EXCERPT START

Conference Dates

June 12 – 17, 2022

Abstract

The 2014 outbreak of Ebola virus disease in West Africa, chiefly in Guinea, Sierra Leone, and Liberia, but with cases spreading to other countries highlighted the lack of preparedness for combating infectious disease outbreaks. The virus was first identified in 1976, but vaccine development had proceeded slowly and no candidate vaccines had progressed further than phase I trials. In 2014 two new candidate vaccines entered rapid clinical development with encouraging early results, but efficacy trials were slow to start. Ebola is only one of many known viruses with the potential to cause outbreaks, and with the support of the WHO in identifying a list of priority pathogens, and the formation of the Coalition for Epidemic Preparedness (CEPI) to provide funding, vaccine development was initiated with the aim of having vaccines available in readiness for future disease outbreaks.

The last pathogen to be added to the list was ‘Disease X’, to represent a disease caused by a previously unknown pathogen, which would require rapid response employing a well characterised platform technology. In the first days of 2020, the first ‘Disease X’ outbreak, caused by a virus later named SARS-CoV-2 occurred. Vaccine developers found ourselves attempting to put into place plans that were at an early stage of development, had not been funded and had not therefore been tested. Rather than working to produce a vaccine which could then be deployed in the ‘outbreak area’ we found ourselves attempting to develop a vaccine against a novel pathogen that was causing a pandemic whilst we ourselves were in the grip of that pandemic with every aspect of our work affected.

EXCERPT END
INFORMATION SUPPLIED START

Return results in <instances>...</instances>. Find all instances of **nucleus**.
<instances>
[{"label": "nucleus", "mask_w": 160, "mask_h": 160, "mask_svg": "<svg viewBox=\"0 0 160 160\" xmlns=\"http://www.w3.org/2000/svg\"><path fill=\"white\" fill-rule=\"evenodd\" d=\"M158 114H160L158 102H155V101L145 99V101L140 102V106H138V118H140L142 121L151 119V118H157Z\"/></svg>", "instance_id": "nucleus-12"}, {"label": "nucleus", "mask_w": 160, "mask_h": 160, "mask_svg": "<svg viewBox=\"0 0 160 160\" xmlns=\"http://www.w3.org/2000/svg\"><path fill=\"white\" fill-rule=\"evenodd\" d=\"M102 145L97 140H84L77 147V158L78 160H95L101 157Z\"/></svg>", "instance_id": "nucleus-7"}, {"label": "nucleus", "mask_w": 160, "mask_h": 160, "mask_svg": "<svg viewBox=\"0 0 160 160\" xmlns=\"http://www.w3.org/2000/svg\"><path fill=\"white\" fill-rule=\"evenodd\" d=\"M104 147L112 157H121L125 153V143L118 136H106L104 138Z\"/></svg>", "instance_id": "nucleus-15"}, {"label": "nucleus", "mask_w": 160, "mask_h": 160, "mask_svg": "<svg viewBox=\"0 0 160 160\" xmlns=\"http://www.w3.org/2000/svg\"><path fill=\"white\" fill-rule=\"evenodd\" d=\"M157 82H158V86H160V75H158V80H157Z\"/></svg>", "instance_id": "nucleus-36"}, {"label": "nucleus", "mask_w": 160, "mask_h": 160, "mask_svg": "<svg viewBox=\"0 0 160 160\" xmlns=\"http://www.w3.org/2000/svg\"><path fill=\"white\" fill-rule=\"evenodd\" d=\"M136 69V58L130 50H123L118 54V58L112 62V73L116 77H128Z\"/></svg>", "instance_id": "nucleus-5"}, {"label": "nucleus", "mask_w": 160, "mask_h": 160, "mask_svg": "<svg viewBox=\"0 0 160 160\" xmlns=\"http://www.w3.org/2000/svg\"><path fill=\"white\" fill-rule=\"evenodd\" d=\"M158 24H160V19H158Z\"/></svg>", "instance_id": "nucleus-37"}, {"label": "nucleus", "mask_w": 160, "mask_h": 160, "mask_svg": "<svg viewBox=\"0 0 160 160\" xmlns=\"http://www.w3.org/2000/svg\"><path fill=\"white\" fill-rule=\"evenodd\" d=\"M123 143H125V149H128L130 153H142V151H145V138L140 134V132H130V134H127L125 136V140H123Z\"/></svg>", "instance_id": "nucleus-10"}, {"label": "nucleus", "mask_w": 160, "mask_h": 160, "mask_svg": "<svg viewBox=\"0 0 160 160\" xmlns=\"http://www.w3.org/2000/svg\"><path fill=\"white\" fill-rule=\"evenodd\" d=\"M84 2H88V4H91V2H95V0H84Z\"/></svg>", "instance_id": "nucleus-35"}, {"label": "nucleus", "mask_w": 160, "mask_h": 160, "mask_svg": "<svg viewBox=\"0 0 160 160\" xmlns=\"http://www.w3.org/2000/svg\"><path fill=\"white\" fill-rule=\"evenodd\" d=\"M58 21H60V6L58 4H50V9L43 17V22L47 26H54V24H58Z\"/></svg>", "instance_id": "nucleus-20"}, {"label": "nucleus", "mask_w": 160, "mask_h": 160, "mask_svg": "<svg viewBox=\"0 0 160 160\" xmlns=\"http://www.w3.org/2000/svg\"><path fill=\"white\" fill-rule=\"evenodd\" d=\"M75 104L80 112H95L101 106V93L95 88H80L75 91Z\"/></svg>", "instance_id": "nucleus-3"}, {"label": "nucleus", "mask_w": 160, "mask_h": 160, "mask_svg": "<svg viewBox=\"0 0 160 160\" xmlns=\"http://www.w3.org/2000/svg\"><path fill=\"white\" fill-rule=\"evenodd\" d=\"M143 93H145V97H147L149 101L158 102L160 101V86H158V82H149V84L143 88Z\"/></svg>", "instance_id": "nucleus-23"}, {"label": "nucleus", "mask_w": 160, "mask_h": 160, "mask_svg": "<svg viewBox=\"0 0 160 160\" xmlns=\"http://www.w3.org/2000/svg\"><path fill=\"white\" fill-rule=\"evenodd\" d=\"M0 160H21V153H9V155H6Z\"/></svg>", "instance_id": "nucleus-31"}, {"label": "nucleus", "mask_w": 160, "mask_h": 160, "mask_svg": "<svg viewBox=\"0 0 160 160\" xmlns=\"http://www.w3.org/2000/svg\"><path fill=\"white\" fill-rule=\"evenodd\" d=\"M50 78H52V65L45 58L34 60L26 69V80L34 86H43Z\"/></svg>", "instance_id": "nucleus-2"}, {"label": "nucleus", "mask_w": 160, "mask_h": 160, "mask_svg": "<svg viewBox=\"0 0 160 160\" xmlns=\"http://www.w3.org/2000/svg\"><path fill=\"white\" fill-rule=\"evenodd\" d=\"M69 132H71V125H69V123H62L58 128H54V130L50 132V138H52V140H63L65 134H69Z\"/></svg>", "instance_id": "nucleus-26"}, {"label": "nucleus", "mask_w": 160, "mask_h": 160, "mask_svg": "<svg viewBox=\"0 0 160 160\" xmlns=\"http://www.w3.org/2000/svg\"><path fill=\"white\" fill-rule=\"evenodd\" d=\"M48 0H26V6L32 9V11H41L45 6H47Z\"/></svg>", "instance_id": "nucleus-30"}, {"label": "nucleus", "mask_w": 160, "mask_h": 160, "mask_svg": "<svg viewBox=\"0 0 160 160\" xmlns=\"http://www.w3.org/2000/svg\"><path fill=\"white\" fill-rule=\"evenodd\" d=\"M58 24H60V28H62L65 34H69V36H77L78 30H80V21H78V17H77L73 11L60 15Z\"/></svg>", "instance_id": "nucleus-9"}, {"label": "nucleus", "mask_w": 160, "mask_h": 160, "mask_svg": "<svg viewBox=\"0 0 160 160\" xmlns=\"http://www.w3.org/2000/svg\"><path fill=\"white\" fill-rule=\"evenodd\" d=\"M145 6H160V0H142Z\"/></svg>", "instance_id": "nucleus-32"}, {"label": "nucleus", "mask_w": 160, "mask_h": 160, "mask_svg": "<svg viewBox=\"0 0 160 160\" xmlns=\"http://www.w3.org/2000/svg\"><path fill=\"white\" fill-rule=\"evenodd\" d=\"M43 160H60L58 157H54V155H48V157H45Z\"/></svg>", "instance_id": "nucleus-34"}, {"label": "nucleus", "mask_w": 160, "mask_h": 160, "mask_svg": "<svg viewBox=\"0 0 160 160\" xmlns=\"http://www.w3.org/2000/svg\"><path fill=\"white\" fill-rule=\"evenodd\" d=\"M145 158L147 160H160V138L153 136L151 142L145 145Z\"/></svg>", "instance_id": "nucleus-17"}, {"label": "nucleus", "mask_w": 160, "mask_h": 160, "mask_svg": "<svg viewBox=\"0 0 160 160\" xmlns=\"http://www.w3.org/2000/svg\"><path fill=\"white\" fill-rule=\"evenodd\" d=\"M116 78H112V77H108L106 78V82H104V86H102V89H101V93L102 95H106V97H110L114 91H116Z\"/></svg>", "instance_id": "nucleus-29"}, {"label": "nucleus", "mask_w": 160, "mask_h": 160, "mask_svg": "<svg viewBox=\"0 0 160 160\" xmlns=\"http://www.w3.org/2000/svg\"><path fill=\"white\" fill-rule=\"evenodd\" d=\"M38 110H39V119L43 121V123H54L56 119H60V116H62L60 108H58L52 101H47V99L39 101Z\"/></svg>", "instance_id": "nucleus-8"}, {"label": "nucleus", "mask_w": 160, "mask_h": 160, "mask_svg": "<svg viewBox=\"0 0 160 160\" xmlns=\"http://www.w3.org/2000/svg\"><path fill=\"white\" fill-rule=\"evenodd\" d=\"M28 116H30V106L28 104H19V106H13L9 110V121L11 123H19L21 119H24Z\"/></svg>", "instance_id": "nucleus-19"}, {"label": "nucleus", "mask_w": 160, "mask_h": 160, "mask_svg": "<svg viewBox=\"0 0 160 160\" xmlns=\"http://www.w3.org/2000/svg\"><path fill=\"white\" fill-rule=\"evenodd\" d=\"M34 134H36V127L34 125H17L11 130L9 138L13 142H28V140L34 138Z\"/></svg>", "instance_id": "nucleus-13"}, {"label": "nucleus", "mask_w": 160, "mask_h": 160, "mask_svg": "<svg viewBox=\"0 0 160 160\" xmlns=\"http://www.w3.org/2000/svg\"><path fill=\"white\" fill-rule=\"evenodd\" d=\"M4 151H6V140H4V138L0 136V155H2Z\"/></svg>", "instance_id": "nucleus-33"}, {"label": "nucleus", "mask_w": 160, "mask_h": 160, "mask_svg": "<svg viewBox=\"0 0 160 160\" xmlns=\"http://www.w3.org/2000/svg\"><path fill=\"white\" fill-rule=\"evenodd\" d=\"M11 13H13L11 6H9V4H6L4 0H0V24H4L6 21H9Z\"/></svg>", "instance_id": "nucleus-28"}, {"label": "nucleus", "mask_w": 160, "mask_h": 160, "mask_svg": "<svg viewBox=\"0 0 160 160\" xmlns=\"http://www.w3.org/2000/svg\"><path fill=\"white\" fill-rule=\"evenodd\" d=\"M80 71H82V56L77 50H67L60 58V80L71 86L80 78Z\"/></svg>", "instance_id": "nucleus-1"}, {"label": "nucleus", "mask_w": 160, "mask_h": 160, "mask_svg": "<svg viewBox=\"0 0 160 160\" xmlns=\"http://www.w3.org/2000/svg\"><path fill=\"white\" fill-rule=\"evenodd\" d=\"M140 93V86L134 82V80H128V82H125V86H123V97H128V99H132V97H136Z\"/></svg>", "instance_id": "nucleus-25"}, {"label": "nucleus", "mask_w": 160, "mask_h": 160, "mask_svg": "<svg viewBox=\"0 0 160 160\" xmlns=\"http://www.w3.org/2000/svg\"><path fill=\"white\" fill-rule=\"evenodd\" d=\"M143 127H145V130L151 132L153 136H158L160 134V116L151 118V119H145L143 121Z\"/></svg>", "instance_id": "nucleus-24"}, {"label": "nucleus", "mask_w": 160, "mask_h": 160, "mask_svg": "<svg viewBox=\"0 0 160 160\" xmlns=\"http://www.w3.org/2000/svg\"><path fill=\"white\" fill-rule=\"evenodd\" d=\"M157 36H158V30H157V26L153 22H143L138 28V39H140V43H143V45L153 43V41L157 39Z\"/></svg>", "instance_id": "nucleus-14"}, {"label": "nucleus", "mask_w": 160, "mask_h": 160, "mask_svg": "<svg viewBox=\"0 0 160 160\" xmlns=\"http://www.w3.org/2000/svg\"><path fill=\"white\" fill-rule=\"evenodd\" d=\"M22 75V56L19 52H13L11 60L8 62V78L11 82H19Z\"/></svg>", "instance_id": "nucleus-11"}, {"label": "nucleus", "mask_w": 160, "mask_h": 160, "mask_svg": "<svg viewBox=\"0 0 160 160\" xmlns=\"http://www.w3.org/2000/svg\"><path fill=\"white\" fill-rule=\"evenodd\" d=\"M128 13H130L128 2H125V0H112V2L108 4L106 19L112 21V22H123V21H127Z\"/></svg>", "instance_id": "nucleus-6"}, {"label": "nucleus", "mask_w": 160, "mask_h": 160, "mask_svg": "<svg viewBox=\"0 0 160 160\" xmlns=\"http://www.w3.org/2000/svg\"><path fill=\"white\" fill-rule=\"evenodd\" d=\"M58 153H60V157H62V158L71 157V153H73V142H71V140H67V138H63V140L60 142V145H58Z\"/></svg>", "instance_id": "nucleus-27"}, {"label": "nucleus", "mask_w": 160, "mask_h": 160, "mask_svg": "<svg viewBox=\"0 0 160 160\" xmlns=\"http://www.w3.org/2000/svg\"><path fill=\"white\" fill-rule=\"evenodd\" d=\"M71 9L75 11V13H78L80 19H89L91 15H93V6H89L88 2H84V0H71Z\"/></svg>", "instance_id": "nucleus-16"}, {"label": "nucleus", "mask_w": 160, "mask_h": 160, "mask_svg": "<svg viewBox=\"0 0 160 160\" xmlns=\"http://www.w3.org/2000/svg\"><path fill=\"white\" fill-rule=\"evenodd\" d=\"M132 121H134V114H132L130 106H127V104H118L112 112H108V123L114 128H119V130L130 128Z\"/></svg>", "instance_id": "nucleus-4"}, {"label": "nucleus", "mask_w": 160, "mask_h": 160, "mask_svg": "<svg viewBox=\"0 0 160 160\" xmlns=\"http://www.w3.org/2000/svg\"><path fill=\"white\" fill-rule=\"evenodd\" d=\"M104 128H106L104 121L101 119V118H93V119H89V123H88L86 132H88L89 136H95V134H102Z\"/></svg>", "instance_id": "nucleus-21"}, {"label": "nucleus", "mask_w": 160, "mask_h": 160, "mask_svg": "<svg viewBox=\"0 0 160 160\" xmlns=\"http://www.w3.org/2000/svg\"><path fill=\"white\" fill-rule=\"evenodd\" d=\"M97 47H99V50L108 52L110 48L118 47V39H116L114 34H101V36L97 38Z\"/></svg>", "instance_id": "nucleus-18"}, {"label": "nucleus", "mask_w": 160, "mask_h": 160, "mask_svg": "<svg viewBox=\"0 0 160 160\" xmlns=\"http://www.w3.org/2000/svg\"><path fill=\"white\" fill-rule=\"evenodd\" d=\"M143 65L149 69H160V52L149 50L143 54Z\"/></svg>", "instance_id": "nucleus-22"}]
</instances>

INFORMATION SUPPLIED END

### REQUIREMENT
List every country the abstract names as having Ebola cases in the 2014 outbreak.

### SOLUTION BELOW
Guinea, Sierra Leone, Liberia